When a company is about to embark on an important project, one of the first decisions it needs to make is which model is the most appropriate to manage the project. In other words: which project or development methodology is most suitable? The two most commonly used approaches are: agile and waterfall.
The first thing to keep in mind is that both methodologies represent two different approaches in the management and development of the project. Agile is more collaborative and change-focused as it is based on a philosophy that entails a different way of looking at the organization and way of working; while waterfall is much more sequential, controlled, and strict, with much more emphasis on the beginning part of the project and its planning.
Both approaches can be used in a wide variety of projects, although the flexibility of the agile approach ends up being essential for companies that are forced to adapt to an ever-changing environment. This also results in a competitive advantage compared to projects that are deployed using traditional, waterfall methodologies.

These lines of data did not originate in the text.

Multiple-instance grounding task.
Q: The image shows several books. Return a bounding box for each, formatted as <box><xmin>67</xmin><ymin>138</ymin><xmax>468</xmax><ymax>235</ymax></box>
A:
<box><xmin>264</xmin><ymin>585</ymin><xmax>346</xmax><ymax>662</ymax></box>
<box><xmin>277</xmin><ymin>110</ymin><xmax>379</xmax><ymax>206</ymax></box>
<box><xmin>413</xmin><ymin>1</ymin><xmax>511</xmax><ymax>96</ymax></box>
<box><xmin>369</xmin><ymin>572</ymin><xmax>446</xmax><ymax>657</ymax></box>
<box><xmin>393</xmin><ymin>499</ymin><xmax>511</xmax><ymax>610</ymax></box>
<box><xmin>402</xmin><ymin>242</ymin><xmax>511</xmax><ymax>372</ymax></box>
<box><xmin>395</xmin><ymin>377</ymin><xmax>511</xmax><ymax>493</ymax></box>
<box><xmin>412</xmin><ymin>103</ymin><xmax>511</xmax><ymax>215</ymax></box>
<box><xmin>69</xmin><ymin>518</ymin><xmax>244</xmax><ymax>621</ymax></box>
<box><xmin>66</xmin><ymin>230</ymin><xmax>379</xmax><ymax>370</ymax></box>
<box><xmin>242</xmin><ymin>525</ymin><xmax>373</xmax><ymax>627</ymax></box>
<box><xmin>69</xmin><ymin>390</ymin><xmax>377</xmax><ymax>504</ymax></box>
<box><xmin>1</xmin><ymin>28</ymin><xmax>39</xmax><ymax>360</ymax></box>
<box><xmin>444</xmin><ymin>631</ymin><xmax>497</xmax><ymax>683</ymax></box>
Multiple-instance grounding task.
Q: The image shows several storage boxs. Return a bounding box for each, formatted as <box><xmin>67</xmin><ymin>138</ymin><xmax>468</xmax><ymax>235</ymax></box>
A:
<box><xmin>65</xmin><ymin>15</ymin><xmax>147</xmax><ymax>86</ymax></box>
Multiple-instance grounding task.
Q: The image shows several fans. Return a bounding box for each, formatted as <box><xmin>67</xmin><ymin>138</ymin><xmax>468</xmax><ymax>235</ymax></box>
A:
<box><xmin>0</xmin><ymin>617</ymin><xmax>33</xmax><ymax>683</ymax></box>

In the “cascade” or waterfall approach, the project phases – requirements capture, design, development, testing, bug fixes, and go-live – are treated as clearly defined, separate phases. Each preceding phase must end for the next phase to start. This results in a lengthy process where a long time elapses before the customers receive any output, leaving very little margin for improvement or for solving problems that may arise. Hence, in many cases the project delivers a final product that is not exactly what the customer needs.
On the contrary, the agile approach implies continuous improvement because it promotes the delivery of early and regular value to the customer from the onset of the project. The final goal aims to deliver value to internal and external customers from day one. To this end, customer feedback is requested after each deliverable, so the product/service can be adapted as necessary and as changes may arise.

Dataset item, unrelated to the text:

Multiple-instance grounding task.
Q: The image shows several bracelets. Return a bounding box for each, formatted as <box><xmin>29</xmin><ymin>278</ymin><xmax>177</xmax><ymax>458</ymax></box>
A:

Teams of individuals are the epicenter of all agile transformations. Their importance is vital because they have to work in parallel, providing deliverables in short time windows.
The success of an agile approach can boast four main benefits: quality improvement, minimizing errors; greater engagement with the work to be done; an early assessment of the output, because reaction and decision-making times are reduced; and it increases team productivity, better allocating resources.

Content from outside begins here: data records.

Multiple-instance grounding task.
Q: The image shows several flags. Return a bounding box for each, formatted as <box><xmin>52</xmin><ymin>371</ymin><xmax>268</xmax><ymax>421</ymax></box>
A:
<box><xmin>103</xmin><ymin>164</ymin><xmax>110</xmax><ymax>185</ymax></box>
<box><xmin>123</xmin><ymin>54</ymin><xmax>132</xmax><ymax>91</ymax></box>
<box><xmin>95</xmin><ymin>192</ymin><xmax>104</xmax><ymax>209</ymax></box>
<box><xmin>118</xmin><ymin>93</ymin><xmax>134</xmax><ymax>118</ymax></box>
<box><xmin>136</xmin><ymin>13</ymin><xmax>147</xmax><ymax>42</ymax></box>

Prior to the advent of agile, when companies embarked on new projects, they followed a linear – or waterfall – process which suffered both poor productivity and an extended time period before seeing results, giving the organization little flexibility and effectiveness.
In the agile approach to project management scrum teams and, consequently, the scrum master are essential in order for goals to become a reality.
Agile methodologies were first used by companies dedicated to software development, but they have gradually broadened their reach to all industries, especially those that who have a strong technical or digital slant. This is the context where BBVA finds itself. The bank has adopted agile frameworks in a venture that has allowed it to fulfill its strategy of launching digital products on a global scale.
In fact, 2018 was a year of achievement for BBVA, the year when its digital transformation translated into tangible results especially vis-à-vis project implementations, such as the global mobile development platform. A technological advance that has been accompanied by a change to the organizational landscape and in new, agile ways of working. These two changes – the cultural and the technological – have facilitated the bank’s transition from a closed model to an open, more collaborative model.